AUD/USD Rebound Takes Shape Ahead of Australia Employment Report
AUD/USD seems to have reversed course ahead of the June 2020 low (0.6648) amid recovery in global benchmark equity indices, with the exchange rate trading to a fresh weekly high (0.7041) as the Reserve Bank of Australia (RBA) Minutes reveals that “timely evidence from liaison and business surveys indicated that labour costs were rising in a tight labour market and a further pick-up was likely over the period ahead.”
As a result, the RBA insists that “that further increases in interest rates would likely be required to ensure that inflation in Australia returns to the target over time,” and the update to Australia’s Employment report may generate a bullish reaction in AUD/USD as the economy is anticipated to add 30.0K jobs in April.
At the same time, the Unemployment Rate is seen narrowing to 3.9% from 4.0% during the same period, and the ongoing improvement in the labor market may encourage the RBA to deliver a series of rate hikes over the coming months as the central bank acknowledges that “there is no contemporary experience as to how labour costs and prices in Australia would behave at an unemployment rate below 4 per cent.”
In turn, AUD/USD may stage a larger recovery ahead of the next RBA meeting on June 7 as Governor Philip Lowe and Co. prepare Australian households and businesses for higher interest rates, and a further advance in the exchange rate may alleviate the tilt in retail sentiment like the behavior seen earlier this year.
The IG Client Sentiment report shows 66.17% of traders are currently net-long AUD/USD, with the ratio of traders long to short standing at 1.96 to 1.
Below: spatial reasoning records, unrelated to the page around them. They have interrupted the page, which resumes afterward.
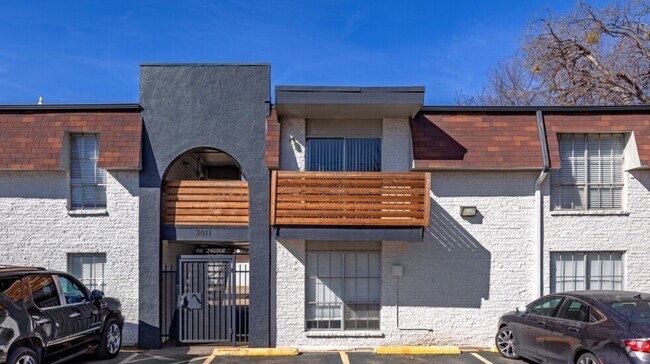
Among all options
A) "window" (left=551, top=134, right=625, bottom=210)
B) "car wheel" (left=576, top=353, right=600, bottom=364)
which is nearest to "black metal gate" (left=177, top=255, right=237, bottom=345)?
"car wheel" (left=576, top=353, right=600, bottom=364)

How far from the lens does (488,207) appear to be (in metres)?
10.3

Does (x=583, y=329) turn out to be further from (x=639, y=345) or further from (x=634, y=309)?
(x=639, y=345)

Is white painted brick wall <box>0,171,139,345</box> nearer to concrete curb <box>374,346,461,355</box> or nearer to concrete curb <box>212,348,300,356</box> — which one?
concrete curb <box>212,348,300,356</box>

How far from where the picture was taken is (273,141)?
10.2 meters

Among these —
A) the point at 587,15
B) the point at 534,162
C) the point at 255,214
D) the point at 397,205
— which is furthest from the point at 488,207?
the point at 587,15

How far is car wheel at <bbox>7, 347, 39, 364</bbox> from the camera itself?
263 inches

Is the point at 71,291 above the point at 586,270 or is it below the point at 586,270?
below

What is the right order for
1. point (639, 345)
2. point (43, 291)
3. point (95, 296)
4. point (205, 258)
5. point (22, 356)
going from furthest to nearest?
point (205, 258) → point (95, 296) → point (43, 291) → point (22, 356) → point (639, 345)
The number of traders net-long is 6.18% lower than yesterday and 15.62% lower from last week, while the number of traders net-short is 12.24% higher than yesterday and 26.92% higher from last week. The decline in net-long position comes as AUD/USD climbs to a fresh weekly high (0.7041), while the jump in net-short interest has helped to alleviate the crowding behavior as 74.02% of traders were net-long the pair last week.
With that said, another uptick in Australia Employment may fuel the recent series of higher highs and lows in AUD/USD as it fuels speculation for another RBA rate hike, but the rebound from the yearly low (0.6829) may turn out to be a correction in the broader trend with the Federal Reserve on track to normalize monetary policy at a faster pace.
AUD/USD Rate Daily Chart
Source: Trading View
- Keep in mind, AUD/USD took out the July 2020 low (0.6877) after snapping the opening range for May, but the exchange rate appears to have reversed course June 2020 low (0.6648) as the recent rebound in price pulls the Relative Strength Index (RSI) out of oversold territory.
- AUD/USD carves a series of higher highs and lows amid the lack of momentum to break/close below the Fibonacci overlap around 0.6770 (38.2% expansion) to 0.6820 (50% retracement), with the move above the 0.6940 (78.6% expansion) area bringing the 0.7070 (61.8% expansion) to 0.7090 (78.6% retracement) region on the radar.
- Next area of interest comes in around 0.7130 (61.8% retracement) to 0.7180 (61.8% retracement) followed by the 0.7260 (38.2% expansion) region, which largely lines up with the 200-Day SMA (0.7265).